Mit neuem Laufrad und Elan ging es weiter die Alb hoch und runter. Entlang an Burg Hohenstaufen, der Burg Teck und der Burgruine Reußenstein. Wohingegen die Fränkische Schweiz auf meist 100 bis 150 Höhenmeter Anstieg beschränkt ist, bot die Schwäbische Alb doppelt so lange bzw. hohe Anstiege und damit immer wieder schöne Panoramen. Man hätte meinen können, die Alb sei der große Bruder der Fränkischen.
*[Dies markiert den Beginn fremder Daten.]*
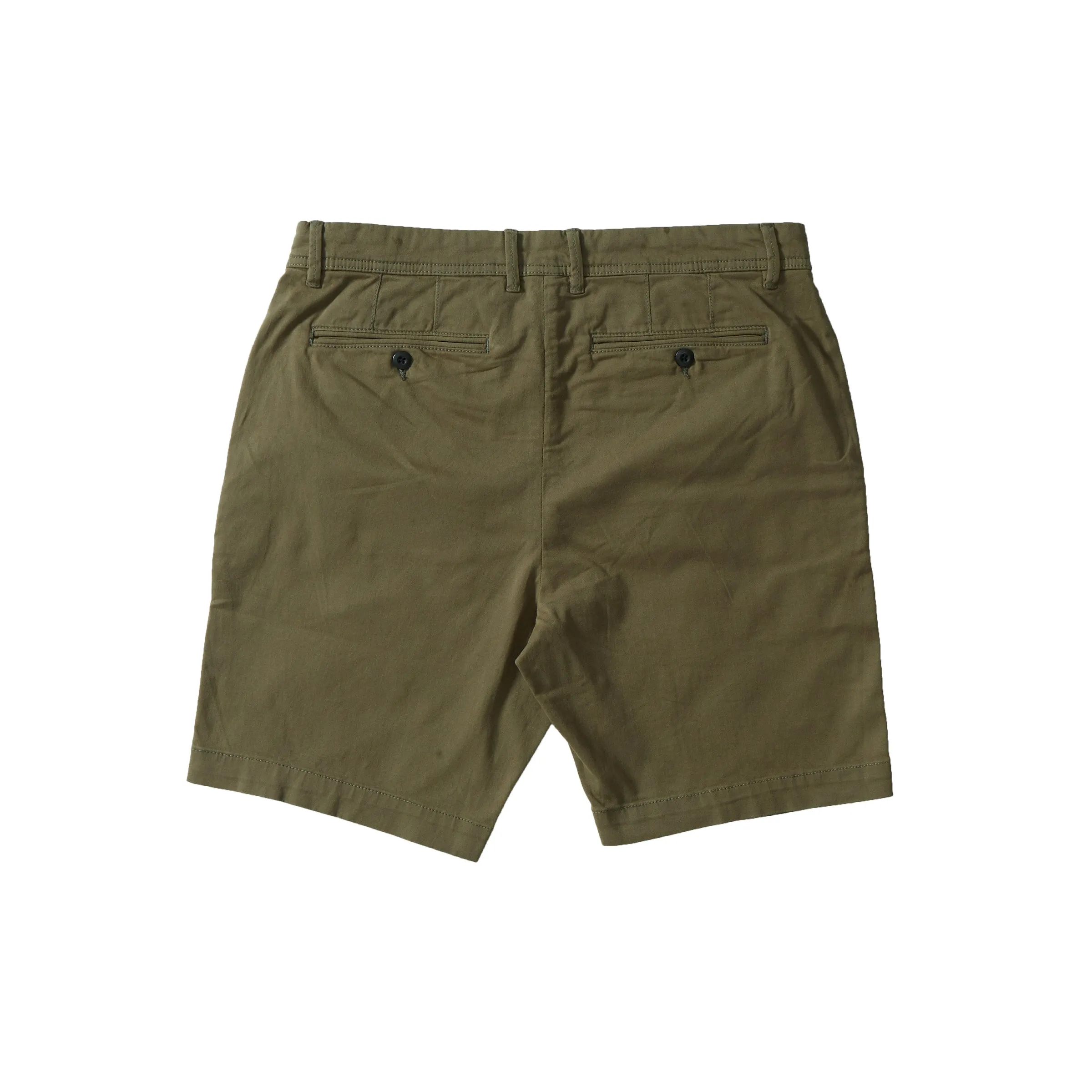 Precision Stretch Chino Shorts (8" inseam) - Olive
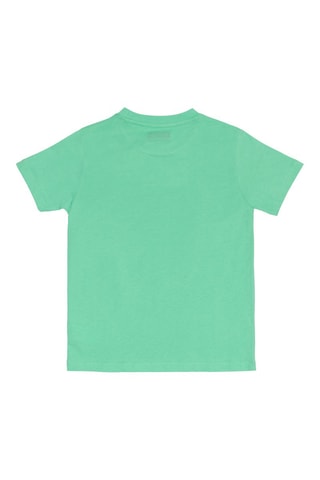 T-shirt e calções - Verde-água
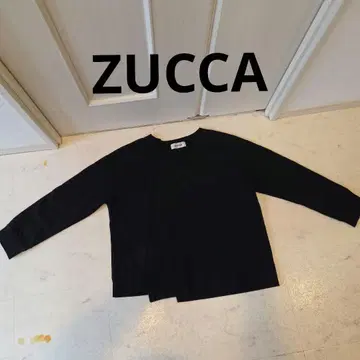 ZuccA 블랙 긴팔 티셔츠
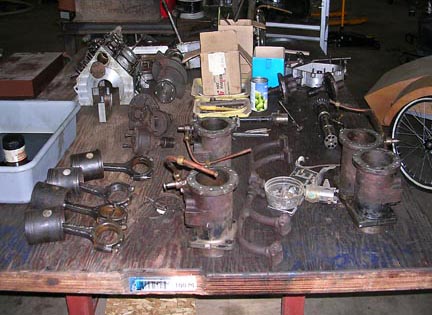 Keen engine parts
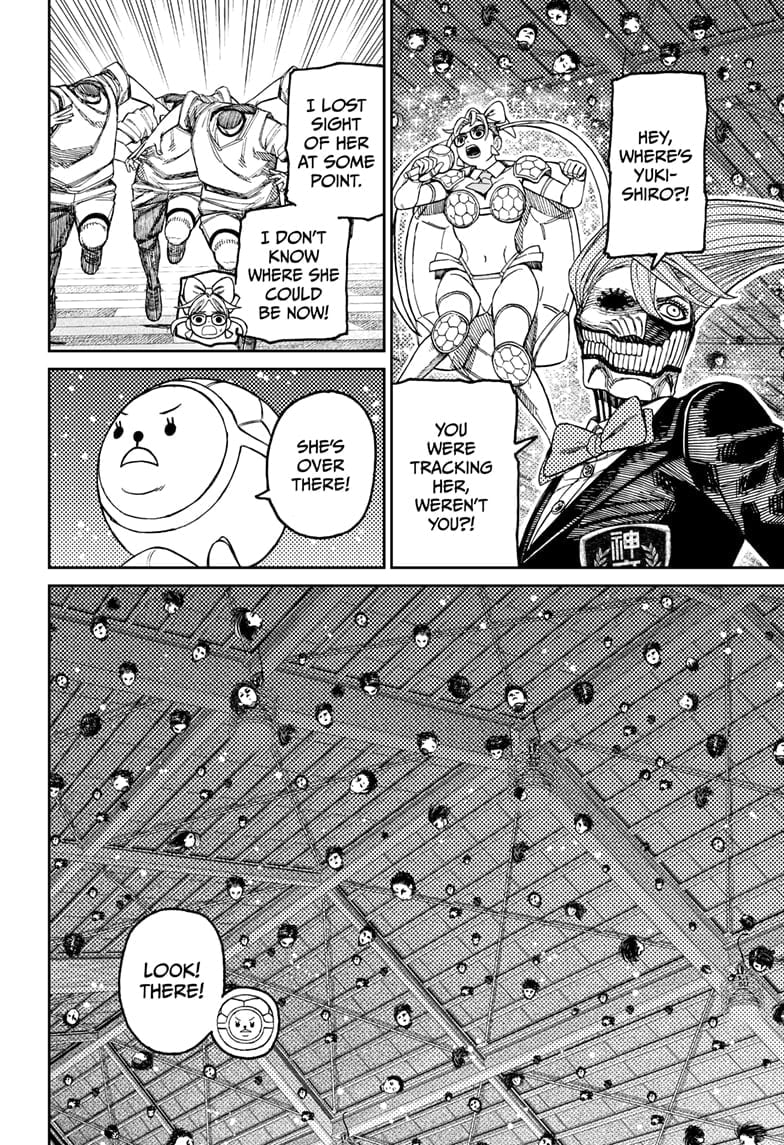 Read Dandadan en Manga Online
Die beiden letzten Tage blieben weitestgehend unspektakulär. Zwar hatte Herr Beyer nochmals den Versuch unternommen, geschickt eine Bleite für das nächste Abenteuer einzufädeln und Herrn Schmidt uns sich am Ende eines 175 Kilometer langen Tages in das Verderben bzw. in die Brennesselsackgasse zu führen, doch ließ sich auch diese Herausforderung einfach lösen. Auch die Bedenken von Herrn Schmidt im Hornauer Weiher an einer Fisch- bzw. Jauchenvergiftung, der Geruch war nicht definitiv zu zuordnen, zu verenden, bewahrheiteten sich nicht. So rollten Beyer & Schmidt die verbliebenen 70 Kilometer am Folgetag gemütlich nach Erlangen, um dann nicht an den Erlanger Kellern, wie von den ausländischen Bikepackern favorisiert, einen letzten Stopp einzulegen, sondern sich einer letzten großen kulinarischen Herausforderung zu widmen: Der Pizza in der Osteria da Gianni, am Langen Johann.
Andi
Sehr schön den Graufilter benutzt :P.
Aber wenn i des Dosenbier schon seh… da kann man nur Pech haben!
thewayishappinessblog
In den Plastikradflaschen macht sich das Bier leider auch nicht so gut!
don horsto
fänomenal! das war fast die doppelte bk gedächtnis-tour! mehr dazu mündlich bei nächster gelegenheit. ein neuer (optionaler) chefarzt (ein echter) war seinerzeit (teilweise) auch dabei.
thewayishappinessblog
Chefarztstatus ist wie Neoschwimmerstatus, nach der BZ aus F-Regel: Muss immer vor!